Former trail co-ordinator, welder and avid snowmobiler, Bill MacDonald—who has snowmobiled in the Fort McMurray area since 1980—believes the club is vibrant and strong.
During his stint with the club, MacDonald worked to maintain and expand the Stoney Mountain Trail.
The Stoney Mountain Trail boasts some of the highest vantage points and deepest valleys in the Fort McMurray area. The trail also skirts the Stoney Mountain Wildland Park, which allows for great wildlife watching. Species in the area include moose, caribou and wolves—to which MacDonald can attest.
“I came off night shift and went for a little ride,” said MacDonald. “I went out into the middle of the lake and laid back with my head against the steering column. When I woke up, there were wolf tracks all around me—10 feet away.”
Working with stakeholders
The Sno-drifters are slowly linking the Anzac trail system up with the Stoney Mountain network. The process has been slow and deliberate, since there are so many industry stakeholders in the area. MacDonald said that co-operation is increasing. The club had an especially good experience with Petro Canada, during major exploration the company conducted around the Stoney Mountain Trail a few years back.

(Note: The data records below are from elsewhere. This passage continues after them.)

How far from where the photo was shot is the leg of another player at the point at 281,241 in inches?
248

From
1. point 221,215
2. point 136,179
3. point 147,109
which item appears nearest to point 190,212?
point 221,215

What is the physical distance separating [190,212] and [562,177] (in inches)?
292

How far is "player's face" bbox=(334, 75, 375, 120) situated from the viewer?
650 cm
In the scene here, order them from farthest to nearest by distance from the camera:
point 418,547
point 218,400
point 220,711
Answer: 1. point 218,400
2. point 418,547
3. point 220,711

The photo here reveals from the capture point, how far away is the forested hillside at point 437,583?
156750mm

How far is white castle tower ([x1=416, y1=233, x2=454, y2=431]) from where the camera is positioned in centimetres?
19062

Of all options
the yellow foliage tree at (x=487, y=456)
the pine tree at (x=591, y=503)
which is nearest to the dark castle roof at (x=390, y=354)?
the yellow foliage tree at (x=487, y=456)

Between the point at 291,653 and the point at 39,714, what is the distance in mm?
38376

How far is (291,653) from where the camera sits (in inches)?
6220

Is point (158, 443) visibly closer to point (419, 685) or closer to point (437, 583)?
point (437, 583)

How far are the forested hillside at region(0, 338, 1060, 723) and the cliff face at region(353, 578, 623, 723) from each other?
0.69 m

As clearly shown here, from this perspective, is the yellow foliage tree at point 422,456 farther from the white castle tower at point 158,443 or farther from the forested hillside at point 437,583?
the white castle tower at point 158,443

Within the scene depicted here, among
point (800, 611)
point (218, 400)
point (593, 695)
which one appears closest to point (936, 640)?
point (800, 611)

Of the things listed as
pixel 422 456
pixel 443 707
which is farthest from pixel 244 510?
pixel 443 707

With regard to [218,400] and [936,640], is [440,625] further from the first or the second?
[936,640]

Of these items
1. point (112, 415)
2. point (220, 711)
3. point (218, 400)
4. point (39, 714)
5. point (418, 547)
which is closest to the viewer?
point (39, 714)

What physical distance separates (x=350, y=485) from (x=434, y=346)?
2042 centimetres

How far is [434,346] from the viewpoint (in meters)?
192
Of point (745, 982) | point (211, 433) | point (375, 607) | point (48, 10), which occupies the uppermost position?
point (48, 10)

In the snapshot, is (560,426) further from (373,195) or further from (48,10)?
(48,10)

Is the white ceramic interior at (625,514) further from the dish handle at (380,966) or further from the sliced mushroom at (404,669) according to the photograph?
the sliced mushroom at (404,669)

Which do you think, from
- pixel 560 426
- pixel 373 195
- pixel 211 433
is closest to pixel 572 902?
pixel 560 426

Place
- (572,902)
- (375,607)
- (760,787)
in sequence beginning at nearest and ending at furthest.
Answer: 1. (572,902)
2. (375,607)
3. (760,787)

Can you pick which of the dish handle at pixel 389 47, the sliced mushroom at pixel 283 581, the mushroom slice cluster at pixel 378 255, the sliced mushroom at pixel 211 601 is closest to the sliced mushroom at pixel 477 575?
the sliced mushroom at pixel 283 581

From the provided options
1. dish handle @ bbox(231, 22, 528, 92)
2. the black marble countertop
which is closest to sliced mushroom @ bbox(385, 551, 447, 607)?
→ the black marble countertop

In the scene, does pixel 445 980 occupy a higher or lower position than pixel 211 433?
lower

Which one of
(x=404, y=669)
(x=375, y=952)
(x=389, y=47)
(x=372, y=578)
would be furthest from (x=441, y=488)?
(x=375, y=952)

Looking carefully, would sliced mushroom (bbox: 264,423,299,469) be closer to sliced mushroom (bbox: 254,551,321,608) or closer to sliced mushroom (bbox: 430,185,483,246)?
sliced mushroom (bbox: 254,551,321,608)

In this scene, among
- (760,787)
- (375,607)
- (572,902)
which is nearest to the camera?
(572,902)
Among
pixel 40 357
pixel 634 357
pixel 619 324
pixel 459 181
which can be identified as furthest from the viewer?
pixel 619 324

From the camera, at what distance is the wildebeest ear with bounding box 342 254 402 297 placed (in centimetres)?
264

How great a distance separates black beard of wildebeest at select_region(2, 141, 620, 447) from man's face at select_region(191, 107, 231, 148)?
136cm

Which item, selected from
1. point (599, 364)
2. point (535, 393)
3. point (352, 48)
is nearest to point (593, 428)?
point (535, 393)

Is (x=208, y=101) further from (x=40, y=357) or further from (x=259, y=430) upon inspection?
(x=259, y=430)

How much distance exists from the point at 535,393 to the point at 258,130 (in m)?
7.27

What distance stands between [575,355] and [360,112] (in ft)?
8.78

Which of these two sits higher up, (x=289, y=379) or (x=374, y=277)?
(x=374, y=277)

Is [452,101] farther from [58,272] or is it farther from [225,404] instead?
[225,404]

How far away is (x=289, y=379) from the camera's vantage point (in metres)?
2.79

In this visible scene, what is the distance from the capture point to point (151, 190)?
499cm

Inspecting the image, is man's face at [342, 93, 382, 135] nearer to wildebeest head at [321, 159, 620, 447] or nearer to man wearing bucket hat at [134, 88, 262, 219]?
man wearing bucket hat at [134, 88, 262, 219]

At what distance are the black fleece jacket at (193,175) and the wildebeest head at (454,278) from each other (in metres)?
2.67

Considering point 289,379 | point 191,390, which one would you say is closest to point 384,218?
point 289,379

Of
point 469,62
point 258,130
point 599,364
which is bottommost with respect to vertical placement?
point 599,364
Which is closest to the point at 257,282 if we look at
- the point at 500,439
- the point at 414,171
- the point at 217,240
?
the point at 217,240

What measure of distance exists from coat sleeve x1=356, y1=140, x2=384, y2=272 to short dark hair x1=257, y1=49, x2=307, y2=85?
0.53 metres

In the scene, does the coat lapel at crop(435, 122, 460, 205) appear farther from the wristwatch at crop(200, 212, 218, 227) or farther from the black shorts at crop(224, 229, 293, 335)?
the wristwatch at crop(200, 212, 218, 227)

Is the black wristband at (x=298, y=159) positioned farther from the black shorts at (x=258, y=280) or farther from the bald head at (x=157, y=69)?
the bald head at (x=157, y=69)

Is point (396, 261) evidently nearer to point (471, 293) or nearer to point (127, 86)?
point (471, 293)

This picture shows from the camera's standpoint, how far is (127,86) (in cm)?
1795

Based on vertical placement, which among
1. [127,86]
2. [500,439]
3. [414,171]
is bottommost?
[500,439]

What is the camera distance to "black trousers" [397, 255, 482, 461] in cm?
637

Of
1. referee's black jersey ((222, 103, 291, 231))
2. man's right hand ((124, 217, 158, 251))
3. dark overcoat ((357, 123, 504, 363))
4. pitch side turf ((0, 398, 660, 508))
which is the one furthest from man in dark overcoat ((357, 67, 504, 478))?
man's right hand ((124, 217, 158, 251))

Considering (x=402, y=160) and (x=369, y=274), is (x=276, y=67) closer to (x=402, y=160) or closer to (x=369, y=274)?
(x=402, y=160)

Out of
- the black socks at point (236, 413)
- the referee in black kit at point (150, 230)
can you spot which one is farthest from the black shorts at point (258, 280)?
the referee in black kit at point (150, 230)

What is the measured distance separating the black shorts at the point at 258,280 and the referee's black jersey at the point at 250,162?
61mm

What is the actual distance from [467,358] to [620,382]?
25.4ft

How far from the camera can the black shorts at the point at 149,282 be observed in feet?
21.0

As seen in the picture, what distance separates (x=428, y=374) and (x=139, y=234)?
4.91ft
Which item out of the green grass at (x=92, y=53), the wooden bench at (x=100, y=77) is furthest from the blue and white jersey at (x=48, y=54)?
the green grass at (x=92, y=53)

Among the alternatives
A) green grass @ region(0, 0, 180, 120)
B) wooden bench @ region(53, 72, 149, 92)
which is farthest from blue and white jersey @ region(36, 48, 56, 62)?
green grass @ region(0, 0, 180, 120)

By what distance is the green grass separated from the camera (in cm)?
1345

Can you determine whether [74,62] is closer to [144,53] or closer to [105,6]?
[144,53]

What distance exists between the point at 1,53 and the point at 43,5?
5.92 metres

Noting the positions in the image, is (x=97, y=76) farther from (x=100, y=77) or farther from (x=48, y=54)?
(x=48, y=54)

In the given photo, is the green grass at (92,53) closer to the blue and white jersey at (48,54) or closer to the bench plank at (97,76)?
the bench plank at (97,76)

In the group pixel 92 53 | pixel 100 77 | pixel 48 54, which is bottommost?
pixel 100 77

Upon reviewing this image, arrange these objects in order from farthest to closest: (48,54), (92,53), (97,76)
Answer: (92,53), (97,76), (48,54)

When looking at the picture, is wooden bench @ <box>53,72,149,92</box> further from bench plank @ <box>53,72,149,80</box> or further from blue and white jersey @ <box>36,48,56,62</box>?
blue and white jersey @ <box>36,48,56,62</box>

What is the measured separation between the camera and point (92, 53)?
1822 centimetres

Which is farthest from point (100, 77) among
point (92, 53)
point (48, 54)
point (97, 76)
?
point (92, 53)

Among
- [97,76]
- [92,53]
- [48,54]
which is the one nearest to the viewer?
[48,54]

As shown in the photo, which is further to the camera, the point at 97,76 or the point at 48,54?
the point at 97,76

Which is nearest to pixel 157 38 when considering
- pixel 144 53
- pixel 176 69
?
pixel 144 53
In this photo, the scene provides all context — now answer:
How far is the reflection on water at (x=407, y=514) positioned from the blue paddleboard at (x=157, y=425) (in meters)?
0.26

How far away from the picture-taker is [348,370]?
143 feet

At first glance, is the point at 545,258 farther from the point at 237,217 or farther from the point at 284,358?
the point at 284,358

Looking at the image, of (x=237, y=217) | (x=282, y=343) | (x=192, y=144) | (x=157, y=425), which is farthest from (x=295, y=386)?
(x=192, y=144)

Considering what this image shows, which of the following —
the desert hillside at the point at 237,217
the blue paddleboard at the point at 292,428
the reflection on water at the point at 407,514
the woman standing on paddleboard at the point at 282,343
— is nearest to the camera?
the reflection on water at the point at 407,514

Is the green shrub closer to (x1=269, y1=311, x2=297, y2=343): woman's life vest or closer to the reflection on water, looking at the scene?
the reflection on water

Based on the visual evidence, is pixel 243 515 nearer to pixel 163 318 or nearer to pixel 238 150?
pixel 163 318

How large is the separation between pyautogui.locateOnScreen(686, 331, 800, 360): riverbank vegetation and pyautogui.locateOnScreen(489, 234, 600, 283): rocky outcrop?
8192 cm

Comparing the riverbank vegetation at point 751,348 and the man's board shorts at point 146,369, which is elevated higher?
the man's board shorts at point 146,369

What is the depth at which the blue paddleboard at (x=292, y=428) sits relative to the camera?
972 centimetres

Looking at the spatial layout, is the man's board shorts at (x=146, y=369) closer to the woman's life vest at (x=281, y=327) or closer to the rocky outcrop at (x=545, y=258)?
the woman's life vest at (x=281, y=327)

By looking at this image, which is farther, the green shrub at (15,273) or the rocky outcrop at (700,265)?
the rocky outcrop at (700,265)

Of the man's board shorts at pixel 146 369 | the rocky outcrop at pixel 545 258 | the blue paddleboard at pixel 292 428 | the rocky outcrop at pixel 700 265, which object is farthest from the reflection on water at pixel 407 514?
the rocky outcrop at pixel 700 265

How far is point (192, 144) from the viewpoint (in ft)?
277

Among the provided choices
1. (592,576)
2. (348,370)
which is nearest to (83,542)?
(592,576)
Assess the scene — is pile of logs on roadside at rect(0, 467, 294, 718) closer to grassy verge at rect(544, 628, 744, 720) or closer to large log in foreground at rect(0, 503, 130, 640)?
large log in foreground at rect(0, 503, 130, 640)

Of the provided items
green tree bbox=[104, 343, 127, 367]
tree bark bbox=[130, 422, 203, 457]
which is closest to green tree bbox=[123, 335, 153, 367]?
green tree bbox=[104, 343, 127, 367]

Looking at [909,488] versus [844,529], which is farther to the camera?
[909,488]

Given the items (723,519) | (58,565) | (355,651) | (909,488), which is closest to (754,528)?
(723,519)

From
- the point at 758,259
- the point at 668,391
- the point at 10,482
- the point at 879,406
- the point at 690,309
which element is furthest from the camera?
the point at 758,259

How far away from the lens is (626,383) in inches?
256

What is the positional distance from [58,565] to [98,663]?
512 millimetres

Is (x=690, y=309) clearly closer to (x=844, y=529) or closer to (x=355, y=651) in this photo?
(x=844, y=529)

“You couldn’t ask for better,” said MacDonald. “I had a lot of dealings with them. If I needed a piece of machinery to do some work, it was just a matter of making a phone call.”
MacDonald recommends riding in “Murray” for the range of riding areas, the growing trail system, good accommodations, good people and a great club.
“I am very positive about that club and the future of it,” said MacDonald. “There is a lot of new blood in the club now and some great ideas. They’re talking major expansion of the club right now.”